On becoming a politician:
What happened was when I was playing with the Knicks, Bill (Bradley) had retired the next year and he sat out a year, and then he ran for the Senate. Matter of fact, I did a fundraiser for him in Washington when he ran. And he actually pulled it off. He became a United States Senator. So I said, well if he can do it, I can do it. And that’s kind of how all that occurred.

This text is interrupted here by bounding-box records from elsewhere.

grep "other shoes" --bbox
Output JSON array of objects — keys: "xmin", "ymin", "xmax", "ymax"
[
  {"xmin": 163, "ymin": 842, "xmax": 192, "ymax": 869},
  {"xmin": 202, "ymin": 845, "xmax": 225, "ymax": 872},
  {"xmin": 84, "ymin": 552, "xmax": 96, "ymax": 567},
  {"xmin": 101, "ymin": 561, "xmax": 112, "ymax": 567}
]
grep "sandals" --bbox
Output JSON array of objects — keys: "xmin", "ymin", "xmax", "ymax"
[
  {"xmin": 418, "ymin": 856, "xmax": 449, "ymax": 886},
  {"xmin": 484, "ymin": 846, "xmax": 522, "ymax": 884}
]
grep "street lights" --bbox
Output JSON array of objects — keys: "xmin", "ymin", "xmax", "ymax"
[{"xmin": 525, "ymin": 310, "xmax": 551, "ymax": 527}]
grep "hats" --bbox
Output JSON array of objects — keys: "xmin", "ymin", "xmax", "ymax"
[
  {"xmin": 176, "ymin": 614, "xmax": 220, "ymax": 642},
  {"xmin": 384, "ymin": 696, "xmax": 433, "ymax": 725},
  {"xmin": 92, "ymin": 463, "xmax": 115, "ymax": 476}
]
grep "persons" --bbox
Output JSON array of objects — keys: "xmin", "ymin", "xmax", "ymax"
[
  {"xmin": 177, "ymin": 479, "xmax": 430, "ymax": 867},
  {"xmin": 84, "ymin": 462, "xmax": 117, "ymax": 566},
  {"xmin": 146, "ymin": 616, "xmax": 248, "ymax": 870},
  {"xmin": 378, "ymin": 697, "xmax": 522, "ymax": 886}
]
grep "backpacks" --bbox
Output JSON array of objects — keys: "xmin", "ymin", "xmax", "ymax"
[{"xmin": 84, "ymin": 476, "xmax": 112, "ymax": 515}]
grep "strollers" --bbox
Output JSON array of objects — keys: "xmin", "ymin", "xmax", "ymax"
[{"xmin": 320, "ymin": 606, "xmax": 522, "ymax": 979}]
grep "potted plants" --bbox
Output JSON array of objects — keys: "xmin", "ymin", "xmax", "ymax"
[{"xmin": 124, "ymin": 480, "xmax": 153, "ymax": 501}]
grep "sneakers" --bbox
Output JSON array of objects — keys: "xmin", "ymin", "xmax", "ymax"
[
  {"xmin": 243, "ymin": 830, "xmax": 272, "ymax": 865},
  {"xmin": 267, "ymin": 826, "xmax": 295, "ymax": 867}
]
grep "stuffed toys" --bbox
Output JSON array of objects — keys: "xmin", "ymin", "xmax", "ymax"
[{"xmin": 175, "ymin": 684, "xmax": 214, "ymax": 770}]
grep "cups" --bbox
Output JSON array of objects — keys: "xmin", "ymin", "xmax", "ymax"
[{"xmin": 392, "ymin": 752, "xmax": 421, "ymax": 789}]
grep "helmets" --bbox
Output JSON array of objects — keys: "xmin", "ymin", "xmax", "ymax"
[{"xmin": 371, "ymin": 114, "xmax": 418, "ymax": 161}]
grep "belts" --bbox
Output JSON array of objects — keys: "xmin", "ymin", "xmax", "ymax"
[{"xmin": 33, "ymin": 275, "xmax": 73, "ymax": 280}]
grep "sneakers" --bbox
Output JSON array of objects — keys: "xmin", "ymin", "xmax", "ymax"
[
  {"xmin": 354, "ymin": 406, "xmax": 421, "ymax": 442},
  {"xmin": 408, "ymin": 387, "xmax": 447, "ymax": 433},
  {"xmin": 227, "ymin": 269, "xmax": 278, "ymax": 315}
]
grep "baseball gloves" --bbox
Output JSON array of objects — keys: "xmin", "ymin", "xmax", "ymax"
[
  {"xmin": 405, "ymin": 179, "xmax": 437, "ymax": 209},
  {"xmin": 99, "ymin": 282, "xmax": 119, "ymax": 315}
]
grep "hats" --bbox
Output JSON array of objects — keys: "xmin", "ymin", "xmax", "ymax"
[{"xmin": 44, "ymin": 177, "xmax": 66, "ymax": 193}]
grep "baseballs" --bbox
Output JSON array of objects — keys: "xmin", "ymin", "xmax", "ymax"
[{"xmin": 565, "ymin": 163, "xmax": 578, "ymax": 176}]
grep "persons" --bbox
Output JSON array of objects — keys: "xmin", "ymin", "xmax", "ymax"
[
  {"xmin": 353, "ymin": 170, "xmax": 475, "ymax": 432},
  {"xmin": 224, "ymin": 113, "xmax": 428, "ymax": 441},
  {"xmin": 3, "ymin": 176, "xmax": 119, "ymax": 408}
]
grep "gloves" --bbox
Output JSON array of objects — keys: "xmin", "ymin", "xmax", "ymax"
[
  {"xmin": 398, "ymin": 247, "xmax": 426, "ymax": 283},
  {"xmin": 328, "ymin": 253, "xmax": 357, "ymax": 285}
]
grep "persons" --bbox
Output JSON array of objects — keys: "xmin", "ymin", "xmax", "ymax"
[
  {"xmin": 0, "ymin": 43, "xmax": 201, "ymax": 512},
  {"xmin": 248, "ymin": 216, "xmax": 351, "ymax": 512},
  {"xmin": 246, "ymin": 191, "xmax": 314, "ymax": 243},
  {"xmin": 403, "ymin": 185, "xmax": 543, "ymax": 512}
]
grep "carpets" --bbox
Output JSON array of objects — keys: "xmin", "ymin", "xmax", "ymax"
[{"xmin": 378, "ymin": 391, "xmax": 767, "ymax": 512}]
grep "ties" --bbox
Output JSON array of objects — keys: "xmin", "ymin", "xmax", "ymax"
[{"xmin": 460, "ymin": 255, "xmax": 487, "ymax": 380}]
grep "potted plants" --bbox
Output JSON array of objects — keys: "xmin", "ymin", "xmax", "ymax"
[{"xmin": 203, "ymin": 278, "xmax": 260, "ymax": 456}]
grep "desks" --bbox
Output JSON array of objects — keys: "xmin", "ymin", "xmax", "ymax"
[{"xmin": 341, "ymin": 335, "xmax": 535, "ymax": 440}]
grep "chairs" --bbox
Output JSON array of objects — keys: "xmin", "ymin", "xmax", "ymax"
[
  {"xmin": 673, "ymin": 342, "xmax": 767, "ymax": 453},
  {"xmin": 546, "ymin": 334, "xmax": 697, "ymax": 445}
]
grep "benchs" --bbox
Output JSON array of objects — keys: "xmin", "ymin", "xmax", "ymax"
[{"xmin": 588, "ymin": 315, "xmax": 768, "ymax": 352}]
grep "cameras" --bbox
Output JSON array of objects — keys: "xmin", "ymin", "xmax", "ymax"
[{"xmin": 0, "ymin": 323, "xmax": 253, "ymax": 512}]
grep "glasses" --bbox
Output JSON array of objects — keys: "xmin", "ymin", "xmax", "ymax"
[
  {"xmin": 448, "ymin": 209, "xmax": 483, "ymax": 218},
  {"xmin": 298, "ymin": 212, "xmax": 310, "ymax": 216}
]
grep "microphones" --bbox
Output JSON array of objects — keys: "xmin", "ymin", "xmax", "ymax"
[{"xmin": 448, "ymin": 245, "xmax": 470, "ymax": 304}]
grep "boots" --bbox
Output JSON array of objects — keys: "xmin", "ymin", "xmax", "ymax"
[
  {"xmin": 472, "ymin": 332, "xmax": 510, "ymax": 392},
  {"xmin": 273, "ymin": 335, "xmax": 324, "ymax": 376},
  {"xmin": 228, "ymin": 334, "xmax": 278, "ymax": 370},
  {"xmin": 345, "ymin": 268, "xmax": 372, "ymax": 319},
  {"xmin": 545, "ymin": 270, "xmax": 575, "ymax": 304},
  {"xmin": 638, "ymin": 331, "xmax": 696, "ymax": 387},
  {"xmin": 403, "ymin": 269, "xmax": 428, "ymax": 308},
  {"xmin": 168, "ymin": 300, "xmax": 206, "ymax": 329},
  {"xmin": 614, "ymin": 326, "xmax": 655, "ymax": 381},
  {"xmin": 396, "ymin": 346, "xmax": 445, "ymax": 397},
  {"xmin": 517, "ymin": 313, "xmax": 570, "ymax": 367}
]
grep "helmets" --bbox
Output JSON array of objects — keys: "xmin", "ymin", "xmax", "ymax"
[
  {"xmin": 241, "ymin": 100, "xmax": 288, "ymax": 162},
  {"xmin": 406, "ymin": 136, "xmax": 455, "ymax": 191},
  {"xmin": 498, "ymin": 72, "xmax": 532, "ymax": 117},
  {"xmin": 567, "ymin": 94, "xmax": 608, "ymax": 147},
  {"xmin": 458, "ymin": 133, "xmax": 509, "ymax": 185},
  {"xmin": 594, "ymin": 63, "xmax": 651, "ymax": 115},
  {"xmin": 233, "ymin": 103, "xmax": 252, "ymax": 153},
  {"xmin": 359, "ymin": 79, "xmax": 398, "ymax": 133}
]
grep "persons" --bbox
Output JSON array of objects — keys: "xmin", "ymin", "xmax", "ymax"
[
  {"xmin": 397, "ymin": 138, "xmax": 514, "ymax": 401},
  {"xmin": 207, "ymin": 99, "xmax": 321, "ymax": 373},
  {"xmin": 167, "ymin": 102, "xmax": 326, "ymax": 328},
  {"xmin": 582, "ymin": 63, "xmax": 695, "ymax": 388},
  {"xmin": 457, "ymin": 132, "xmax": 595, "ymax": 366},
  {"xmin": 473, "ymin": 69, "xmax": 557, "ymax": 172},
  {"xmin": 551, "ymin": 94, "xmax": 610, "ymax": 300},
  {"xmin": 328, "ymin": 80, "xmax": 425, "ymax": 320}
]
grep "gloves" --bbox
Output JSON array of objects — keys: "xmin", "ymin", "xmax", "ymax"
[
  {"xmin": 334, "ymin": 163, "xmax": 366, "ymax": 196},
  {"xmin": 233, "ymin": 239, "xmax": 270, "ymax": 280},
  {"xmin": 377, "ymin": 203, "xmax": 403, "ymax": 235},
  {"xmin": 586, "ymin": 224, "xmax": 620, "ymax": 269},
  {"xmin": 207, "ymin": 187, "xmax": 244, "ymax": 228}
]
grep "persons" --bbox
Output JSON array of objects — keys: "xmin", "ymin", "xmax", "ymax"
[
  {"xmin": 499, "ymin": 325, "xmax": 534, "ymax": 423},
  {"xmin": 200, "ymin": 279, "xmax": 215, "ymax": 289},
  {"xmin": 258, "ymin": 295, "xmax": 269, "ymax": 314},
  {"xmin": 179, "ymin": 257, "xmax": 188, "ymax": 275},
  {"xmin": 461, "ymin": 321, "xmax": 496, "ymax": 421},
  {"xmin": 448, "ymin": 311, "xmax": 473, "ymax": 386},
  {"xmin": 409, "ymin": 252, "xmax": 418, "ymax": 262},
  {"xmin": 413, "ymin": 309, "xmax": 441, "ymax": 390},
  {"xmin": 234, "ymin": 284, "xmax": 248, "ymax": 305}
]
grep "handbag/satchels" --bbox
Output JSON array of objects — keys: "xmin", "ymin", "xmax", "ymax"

On Athlete’s Right to Know Act:
At the time, you know when you were going to go to a school whether you’re an athlete or not, you couldn’t determine the graduation rates on how that institution was doing, either student athletes or otherwise. And so, we thought as a consumer item, schools ought to disclose that. And we put that bill up then, Bradley, myself and Congressman Ed Towns. And they fought it a great deal. Now it’s like, it’s so standard that it’s hard to imagine college sports without graduation rates. They now go into APR and all those kinds of numbers. But the original idea of disclosing graduation rates was always fundamental to that bill, and I recall the NCLA fought that. They were opposed to it, which I guess is pretty standard for organizations that are very hard to move, that are quite bureaucratic. We passed it into law and it’s been a very fundamental part of college sports.
I was recruited into LEAD1 by Jack Sandburg. It had been created in 1986 and was very sleepy. And he wanted to rejuvenate it and be sort of a voice for the ADs and also kind of a thought meter for the ADs. And that’s really what we had become. We work with the NCAA quite a bit. NIL transfers, academics, sports betting, you name it, we work on it.